▶ [Exercise details]
Without the pictures, copy all of the data exactly.

▶ [Data section]
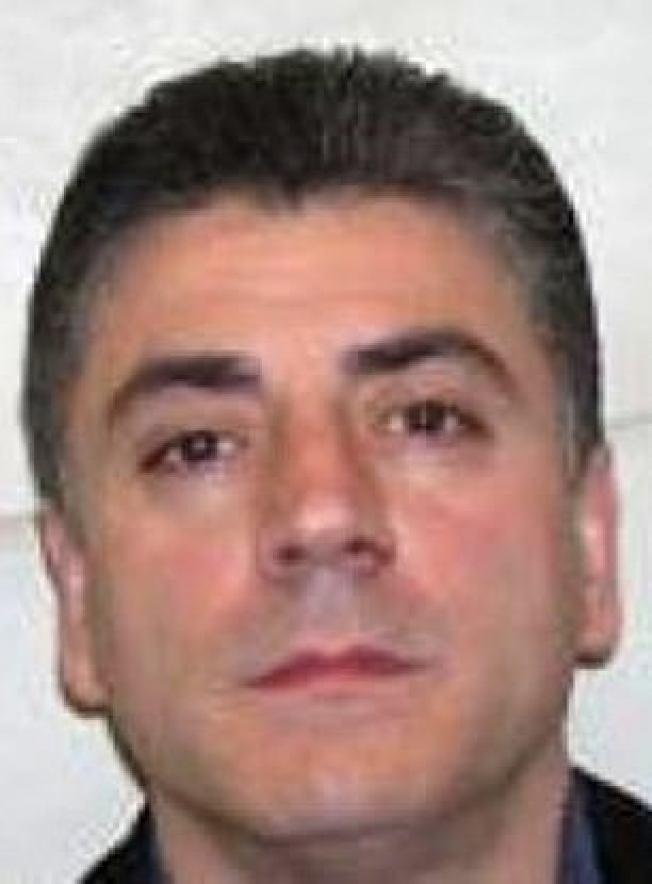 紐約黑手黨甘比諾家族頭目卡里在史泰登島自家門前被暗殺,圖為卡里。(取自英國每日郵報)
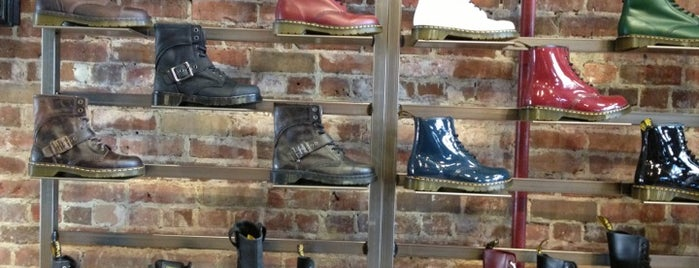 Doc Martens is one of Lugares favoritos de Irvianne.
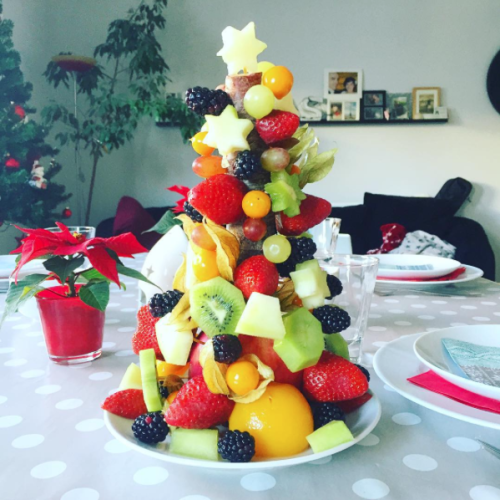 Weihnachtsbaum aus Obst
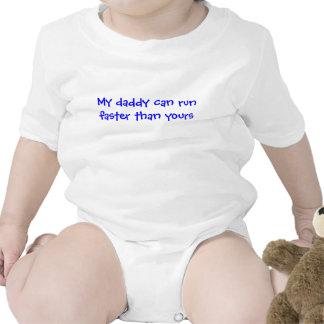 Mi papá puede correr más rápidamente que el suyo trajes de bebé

▶ [Answer section]
 紐約黑手黨甘比諾家族頭目卡里在史泰登島自家門前被暗殺,圖為卡里。(取自英國每日郵報)
 Doc Martens is one of Lugares favoritos de Irvianne.
 Weihnachtsbaum aus Obst
 Mi papá puede correr más rápidamente que el suyo trajes de bebé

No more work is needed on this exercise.